As for the SocGen losses, Leeson says he was completely surprised. "They were on the cutting edge and they were extremely profitable," he comments. "They seemed to know everything that was going on, and it came as a massive shock to me that something like this would occur at SocGen." Leeson adds that while there were many loopholes or inadequacies evident in the SocGen situation, a scandal of that magnitude comes down to a "complete breakdown of systems and controls on a number of levels over a number of years."

Avoiding Rogue Losses

So what can firms do to help stop traders from spiraling into rogue territory? Leeson points to a few key controls that should be reexamined.

First, Leeson says, while it sounds obvious, ensuring that trading positions are monitored and checked by management or auditors on a regular basis is critical. But, as with the SocGen and Barings cases, this simple step often is overlooked or isn't enforced as often as it should be.

Leeson advises checking and collating positions on a daily, if not intraday basis. "If you look at cases such as SocGen in France and myself in Singapore, we were both able to build up massive positions on exchange-traded products which defy common sense," he relates.

"When I worked for Barings in Singapore, we had two trading accounts -- one was a London account and one was a Tokyo account," Leeson explains. "If you had added the two together and compared it to SIMEX [the Singapore International Monetary Exchange], where the positions were held, there would have been massive differences, which would have been my illegal trading account."

In addition to compliance officers monitoring trades and e-mails, the settlements department also should have been monitoring the trading positions and checking that they agreed, Leeson adds. "A trader should trade and trade only," Leeson contends. "Perhaps somebody else should be inputting those positions into a risk management system." He stresses that traders should be somewhat isolated in terms of a reporting structure and they should never be allowed to look after their own positions or how they are settled.

Know Your Business

Beyond the trading floor and back office, Leeson advises, upper management must have a solid understanding of the business. Leeson knows just how dangerous it is for top executives to lack an understanding of each business and trading area within the firm. This understanding, he insists, has to go beyond the traders themselves, who live and breathe the products they trade.

"Understanding the business that you are in is fundamental and must start at the very top of the organization and work its way throughout," says Leeson. "I can speak first-hand that at Barings, management became very distracted from what was going on at the ground floor. They had no expertise in futures and options, and no understanding of how the markets worked."

Leeson points to a time at the end of 1994, just before Barings collapsed, when the SIMEX futures exchange in Singapore raised serious concerns about the level of margin that Barings was posting with the exchange. That amount, he recalls, was equal to several times the capital of the entire bank.

According to Leeson, SIMEX sent letters directly to the CEO at the time, who Leeson says knew very little about futures and options and how they were settled. So the CEO passed them along to the CFO, who also had no futures and options experience.

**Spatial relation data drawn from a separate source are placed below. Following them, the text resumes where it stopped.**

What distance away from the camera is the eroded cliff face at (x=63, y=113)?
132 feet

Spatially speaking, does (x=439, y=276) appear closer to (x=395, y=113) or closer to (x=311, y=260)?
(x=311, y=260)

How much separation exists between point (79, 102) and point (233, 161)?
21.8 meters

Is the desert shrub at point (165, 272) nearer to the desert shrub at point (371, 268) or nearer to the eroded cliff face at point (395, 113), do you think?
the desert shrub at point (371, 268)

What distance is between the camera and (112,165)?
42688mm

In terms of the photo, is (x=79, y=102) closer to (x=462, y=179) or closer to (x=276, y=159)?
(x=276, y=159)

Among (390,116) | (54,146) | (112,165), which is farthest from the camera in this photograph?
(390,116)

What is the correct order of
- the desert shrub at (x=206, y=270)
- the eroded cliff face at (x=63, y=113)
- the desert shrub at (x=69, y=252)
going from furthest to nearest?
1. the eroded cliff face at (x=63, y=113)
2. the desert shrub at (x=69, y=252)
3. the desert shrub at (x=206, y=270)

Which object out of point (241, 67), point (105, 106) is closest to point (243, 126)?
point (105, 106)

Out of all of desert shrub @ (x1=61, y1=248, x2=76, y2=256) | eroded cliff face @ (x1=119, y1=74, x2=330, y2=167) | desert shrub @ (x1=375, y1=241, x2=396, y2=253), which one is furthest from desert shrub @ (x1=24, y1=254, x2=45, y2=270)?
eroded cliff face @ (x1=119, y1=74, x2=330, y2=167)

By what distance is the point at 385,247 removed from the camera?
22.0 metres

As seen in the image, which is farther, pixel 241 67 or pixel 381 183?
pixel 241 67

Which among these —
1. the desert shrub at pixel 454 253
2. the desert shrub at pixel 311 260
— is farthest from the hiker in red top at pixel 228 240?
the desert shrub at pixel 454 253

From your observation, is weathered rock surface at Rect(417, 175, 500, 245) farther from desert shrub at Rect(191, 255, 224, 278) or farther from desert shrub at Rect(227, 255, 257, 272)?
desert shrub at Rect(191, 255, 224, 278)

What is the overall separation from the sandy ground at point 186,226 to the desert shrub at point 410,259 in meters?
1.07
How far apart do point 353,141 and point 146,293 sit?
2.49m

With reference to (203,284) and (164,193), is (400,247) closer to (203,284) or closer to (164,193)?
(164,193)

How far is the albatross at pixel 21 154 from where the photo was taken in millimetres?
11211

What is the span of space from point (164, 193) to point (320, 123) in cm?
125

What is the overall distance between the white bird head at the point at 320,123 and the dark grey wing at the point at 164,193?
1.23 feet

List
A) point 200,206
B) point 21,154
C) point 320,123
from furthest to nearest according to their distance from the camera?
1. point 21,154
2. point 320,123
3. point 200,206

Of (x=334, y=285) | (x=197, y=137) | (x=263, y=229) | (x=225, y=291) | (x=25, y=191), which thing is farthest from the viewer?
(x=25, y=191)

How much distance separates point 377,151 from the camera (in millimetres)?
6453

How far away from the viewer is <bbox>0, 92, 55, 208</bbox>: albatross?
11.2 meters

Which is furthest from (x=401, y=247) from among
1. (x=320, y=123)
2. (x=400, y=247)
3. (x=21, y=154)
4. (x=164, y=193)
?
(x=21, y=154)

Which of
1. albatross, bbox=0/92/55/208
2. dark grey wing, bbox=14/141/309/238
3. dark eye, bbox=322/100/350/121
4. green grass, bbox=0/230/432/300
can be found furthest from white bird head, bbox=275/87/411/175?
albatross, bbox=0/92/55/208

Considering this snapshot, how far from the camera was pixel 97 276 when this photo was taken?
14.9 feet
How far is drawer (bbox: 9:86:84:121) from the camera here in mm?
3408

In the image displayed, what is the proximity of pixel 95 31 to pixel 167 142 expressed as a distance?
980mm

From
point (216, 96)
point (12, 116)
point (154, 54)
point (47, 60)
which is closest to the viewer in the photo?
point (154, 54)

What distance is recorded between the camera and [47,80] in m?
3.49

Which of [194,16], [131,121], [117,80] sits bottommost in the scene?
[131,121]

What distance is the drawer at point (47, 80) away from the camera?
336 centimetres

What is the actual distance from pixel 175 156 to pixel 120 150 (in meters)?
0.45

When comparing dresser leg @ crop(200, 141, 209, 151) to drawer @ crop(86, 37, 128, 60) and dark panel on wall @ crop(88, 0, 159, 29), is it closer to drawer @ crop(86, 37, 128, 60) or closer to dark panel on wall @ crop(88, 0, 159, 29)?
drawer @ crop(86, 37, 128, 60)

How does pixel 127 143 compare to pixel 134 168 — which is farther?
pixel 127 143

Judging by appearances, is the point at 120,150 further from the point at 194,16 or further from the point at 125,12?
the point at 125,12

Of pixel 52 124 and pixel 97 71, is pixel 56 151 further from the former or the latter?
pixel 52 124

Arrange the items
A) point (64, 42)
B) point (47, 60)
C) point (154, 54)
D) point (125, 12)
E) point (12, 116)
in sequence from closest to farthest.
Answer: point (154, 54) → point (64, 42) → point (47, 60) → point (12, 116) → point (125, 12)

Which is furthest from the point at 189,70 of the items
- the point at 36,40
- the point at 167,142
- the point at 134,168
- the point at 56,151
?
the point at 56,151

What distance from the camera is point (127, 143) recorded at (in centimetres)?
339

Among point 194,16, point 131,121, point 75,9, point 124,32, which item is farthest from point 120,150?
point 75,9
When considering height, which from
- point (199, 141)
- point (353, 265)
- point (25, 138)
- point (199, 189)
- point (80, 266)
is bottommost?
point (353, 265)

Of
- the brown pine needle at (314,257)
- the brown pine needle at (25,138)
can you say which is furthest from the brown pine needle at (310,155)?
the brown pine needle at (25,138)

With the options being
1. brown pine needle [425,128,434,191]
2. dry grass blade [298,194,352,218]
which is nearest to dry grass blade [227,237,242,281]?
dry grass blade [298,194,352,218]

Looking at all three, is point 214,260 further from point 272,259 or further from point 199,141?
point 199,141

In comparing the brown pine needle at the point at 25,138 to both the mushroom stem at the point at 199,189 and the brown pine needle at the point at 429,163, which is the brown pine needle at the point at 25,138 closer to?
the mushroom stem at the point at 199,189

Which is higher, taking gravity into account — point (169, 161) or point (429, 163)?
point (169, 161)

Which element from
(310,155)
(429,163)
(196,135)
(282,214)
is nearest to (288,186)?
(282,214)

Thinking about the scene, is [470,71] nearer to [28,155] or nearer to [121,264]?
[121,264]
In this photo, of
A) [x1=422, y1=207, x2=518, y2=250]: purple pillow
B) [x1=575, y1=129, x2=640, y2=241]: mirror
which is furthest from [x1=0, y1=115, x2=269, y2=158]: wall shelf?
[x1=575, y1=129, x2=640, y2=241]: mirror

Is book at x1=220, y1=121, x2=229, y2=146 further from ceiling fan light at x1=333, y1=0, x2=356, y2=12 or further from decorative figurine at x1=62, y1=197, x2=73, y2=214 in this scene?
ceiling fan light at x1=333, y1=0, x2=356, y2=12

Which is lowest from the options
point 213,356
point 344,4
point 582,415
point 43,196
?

Ultimately, the letters of concern landed back with Leeson, who answered them to his benefit and continued his cover up.

"If you have an information or knowledge deficit to someone who is more junior than you, you don't like to highlight it, so you're not asking the key questions and not asking how the business operates because you want it to appear as if you know everything that is going on," Leeson suggests.

To best avoid this type of knowledge deficit or prevent management from failing to understand certain business areas, Leeson says, internal audit teams should consist of people who have direct front-office experience in these trading areas. The perfect people to understand these types of things of course are ex-traders. "These are the people who have worked at the sharp end of the business, and when they're no longer needed there, they can be utilized elsewhere," he comments.

Leeson points to his experience while working at Morgan Stanley in the late 1980s as an example of effective audit teams. According to Leeson, his group included a trading desk and a settlement group, but a group of "controllers" sat between them. The controllers were accountants, but they also had first-hand knowledge of what goes on in both the trading and settlements areas. "They were accurately able to combine those two areas together and check that everything was working effectively," Leeson says.

Offering another example of effective internal checks, Leeson refers to a recent meeting he had with the CEO of the Hong Kong Shanghai Banking Corp.'s Middle East operations. At the firm, he says, 50 percent of the internal audit teams are audit professionals and 50 percent are people who have worked directly in the areas they oversee. "These are people who know how you can mismark trades, who know how you can circumvent the rules. They have been trained and have been decision makers and now are looking out for certain things," Leeson notes. "That blend of audit professionals and front-end business professionals is essential." Leeson adds that while it does become costly to employ these types of teams, it doesn't compare to allowing a rogue trader to run up $7 billion in losses.

Systems That Work

Again, it might sound like a given, but Leeson says it also is extrememly important for firms to invest in risk management systems that actually work as they are supposed to, as well as in the people who understand the technology. "If you look back over the recent episodes, some of the risk management modules -- whether they are correctly tested, whether they work in the manner that they are supposed to, is open to question," he points out. "Any trading operation is always heavily focused on the income side of the business, and sometimes the controls should get more focus."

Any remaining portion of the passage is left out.